This repo contains code for the paper: Efficient bandwidth extension of musical signals using a differentiable harmonic plus noise model [1]. It uses a DDSP [2] approach to reconstruct the missing high frequency content of a signal sampled at 16 kHz with only the low frequencies up to 2 kHz. Results of the paper can be reproduced looking at section 2. Processing low-band input signal is explained in section 3. Demonstration of different model reconstructions can be found in the audio samples page
To install the required dependencies, run the following command:
pip install -r requirements.txt
If you want to replicate paper results, you need to download the required datasets, namely Medley-solos-db, OrchideaSOL, Gtzan, and MedleyDB datasets. Monophonic and synthetic datasets are obtained by using scripts generate_synth_dataset.py
and generate_polysynth_dataset.py
. Preprocessing on a particular dataset is done by using
python3 preprocessing.py --name config_file_name --split split
where config_file_name is the name of the config file without extension, i.e., config if you are using the provided default config file config.yaml
in the config folder, and split is either train or test.
In each dataset folder, you should have two split folders labeled train and test containing the .wav files.

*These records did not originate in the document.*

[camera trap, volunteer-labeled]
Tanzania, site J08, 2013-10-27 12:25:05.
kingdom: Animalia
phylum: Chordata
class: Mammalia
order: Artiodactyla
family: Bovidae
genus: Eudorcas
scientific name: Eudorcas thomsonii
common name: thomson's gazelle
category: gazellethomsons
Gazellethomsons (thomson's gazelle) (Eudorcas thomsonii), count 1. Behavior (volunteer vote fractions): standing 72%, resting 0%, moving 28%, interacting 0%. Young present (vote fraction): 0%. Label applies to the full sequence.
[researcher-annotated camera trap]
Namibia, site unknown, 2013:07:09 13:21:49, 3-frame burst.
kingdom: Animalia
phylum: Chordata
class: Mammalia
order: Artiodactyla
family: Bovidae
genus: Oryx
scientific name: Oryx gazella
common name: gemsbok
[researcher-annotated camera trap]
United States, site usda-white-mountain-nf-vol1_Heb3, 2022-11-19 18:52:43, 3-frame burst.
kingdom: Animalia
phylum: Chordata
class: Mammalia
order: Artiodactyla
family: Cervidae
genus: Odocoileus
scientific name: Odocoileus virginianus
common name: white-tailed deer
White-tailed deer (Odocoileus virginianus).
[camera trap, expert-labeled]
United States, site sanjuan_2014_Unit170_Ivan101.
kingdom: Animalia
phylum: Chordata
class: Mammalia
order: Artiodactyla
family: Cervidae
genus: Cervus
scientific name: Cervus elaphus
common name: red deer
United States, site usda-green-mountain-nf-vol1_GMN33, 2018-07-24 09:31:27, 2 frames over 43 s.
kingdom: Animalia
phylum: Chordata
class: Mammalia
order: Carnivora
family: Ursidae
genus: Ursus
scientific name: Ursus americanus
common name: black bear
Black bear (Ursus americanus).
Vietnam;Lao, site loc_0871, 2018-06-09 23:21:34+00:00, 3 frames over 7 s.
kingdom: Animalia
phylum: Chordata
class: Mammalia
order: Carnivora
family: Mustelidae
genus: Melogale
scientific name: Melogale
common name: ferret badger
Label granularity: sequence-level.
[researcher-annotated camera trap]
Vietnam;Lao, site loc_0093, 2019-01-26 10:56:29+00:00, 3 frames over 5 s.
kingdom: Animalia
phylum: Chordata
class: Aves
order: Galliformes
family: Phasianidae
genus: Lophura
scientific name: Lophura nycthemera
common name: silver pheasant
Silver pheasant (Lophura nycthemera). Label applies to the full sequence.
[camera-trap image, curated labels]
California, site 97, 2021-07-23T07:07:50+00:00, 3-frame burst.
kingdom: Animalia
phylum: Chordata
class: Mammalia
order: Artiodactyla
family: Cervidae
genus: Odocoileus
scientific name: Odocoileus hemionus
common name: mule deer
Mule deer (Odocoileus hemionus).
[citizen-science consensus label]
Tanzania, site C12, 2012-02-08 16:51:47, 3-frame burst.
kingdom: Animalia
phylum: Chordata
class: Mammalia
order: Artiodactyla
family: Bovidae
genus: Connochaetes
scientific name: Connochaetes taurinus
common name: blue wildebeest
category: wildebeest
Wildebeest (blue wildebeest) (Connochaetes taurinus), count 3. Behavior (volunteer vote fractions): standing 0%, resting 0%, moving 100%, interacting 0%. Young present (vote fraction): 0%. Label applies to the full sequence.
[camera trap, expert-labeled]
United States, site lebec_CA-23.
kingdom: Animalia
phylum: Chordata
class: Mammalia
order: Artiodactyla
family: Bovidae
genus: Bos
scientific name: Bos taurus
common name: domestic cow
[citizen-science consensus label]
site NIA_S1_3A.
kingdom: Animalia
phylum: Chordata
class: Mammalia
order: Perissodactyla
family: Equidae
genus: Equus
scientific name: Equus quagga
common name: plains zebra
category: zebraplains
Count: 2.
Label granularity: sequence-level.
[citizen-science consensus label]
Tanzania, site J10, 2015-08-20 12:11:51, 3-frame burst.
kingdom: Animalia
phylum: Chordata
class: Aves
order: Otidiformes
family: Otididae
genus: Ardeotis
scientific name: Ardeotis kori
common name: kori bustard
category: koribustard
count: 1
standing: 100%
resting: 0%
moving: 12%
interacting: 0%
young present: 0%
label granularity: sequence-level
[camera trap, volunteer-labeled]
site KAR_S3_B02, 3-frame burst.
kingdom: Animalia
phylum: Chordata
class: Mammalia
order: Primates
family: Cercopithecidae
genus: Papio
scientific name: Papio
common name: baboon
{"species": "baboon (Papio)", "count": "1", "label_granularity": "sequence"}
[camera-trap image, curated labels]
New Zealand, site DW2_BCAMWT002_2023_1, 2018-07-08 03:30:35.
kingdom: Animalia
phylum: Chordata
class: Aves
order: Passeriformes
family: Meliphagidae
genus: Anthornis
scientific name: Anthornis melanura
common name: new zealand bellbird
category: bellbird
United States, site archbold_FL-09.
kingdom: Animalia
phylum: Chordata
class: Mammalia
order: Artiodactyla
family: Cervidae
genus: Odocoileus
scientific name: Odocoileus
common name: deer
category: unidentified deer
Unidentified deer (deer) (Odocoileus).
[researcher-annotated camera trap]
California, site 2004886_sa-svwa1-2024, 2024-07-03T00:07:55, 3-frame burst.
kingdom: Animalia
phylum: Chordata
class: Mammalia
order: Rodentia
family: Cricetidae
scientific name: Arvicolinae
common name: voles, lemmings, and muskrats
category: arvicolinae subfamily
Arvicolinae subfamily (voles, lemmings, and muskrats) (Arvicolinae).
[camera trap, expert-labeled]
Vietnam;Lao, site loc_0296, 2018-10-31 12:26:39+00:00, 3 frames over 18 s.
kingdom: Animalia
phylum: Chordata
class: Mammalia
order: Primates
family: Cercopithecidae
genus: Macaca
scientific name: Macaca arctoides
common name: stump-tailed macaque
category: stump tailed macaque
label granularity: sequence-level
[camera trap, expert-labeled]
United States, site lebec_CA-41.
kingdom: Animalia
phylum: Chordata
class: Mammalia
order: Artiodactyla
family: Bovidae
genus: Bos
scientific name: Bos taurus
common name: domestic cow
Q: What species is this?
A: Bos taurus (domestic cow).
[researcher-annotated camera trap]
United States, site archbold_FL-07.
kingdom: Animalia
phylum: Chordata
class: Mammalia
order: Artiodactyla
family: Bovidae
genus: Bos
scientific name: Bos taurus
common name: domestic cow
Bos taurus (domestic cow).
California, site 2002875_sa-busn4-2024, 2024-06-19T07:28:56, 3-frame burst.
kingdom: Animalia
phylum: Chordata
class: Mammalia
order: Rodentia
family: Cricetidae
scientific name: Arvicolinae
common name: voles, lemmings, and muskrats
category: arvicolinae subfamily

Modify customPath.py
to provide your own dataset paths.
Once your data has been preprocessed, you can train the model specified by config.yaml
using
python3 train.py --name config_file_name --steps num_steps --retrain retrain
where config_file_name is the name of the config file (typically the same as with preprocess.py), num_steps is the number of training steps (which will be rounded to perform a whole number of epochs, depending on the dataset size), and retrain is a boolean specifying if the training must be continued from a previous saved model (if applicable, and with the same name) or if the model is retrained from zero.
The model are normally automatically saved in a folder models/model_name which contains the original config file config.yaml, the model state state.pth and a log file training.log.
Once your model has been trained and saved, you can evaluate it using:
python evaluate.py --name config_file_name --dataset dataset_name --max-n-sources max_number_of_sources
where config_file_name is the name of the config file, dataset_name is the name of the dataset which can be the same as entry dataset of data in your config file or another one (be careful of checking your dataset paths in customPath.py), and max_number_of_sources corresponding the maximum number of f0 that are considered in the polyphonic mixture.
Below we detail what each entry of the config file correspond to in our experiment/models:
- data
- dataset: dataset name (be sure to modify
customPath.py
with your own paths) - extension: sound file extension
- input:
LB
if you input a low-band signal in your model,WB
if you input a full-band signal - mean_loudness: automatically added by
preprocessed.py
, computed as the mean loudness over the whole dataset - std_loudness: automatically added by
preprocessed.py
, computed as the standard deviation of the loudness over the whole dataset
- dataset: dataset name (be sure to modify
- model
- block_size: size of blocks in the model
- device:
cpu
orcuda
, device on which computation is done - hidden_size: size of some hidden layers in the model
- max_sources: max number of f0 considered in the model
- n_bands: number of frequency bands in the estimated noise transfer function
- n_harmonics: number of harmonics considered by the additive synthesizer
- sampling_rate: sampling rate of input and output signals
- preprocess
- block_size: block size used in the pitch estimators
- downsampling_factor: ratio between the highest frequency wanted in the output signal and the actual highest frequency in the input signal (4 in our experiments)
- oneshot:
true
if we crop the preprocess signal to the first chunk of lenght signal_length,false
if we just frame it with chunks of size signal_length - sampling_rate: sampling rate of the considered signals
- signal_length: length of the chunks obtained by preprocessing, which correspond to the model input signal length
- train
- HF:
true
if MSS loss is computed only on reconstructed high frequencies,false
if it is computed on the whole band - batch: batch size
- model: model type:
ddsp
,ddsp_noise
,ddsp_poly_decoder
orresnet
- overlap: frame overlap used in MSS loss
- scales: FFT sizes used in MSS loss
- start_lr: start learning rate during training
- stop_lr: last learning rate
- HF:
[1] link to our paper
[2] Engel, J., Hantrakul, L., Gu, C., & Roberts, A., “Differentiable digital signal processing” 2020, arXiv preprint arXiv:2001.04643.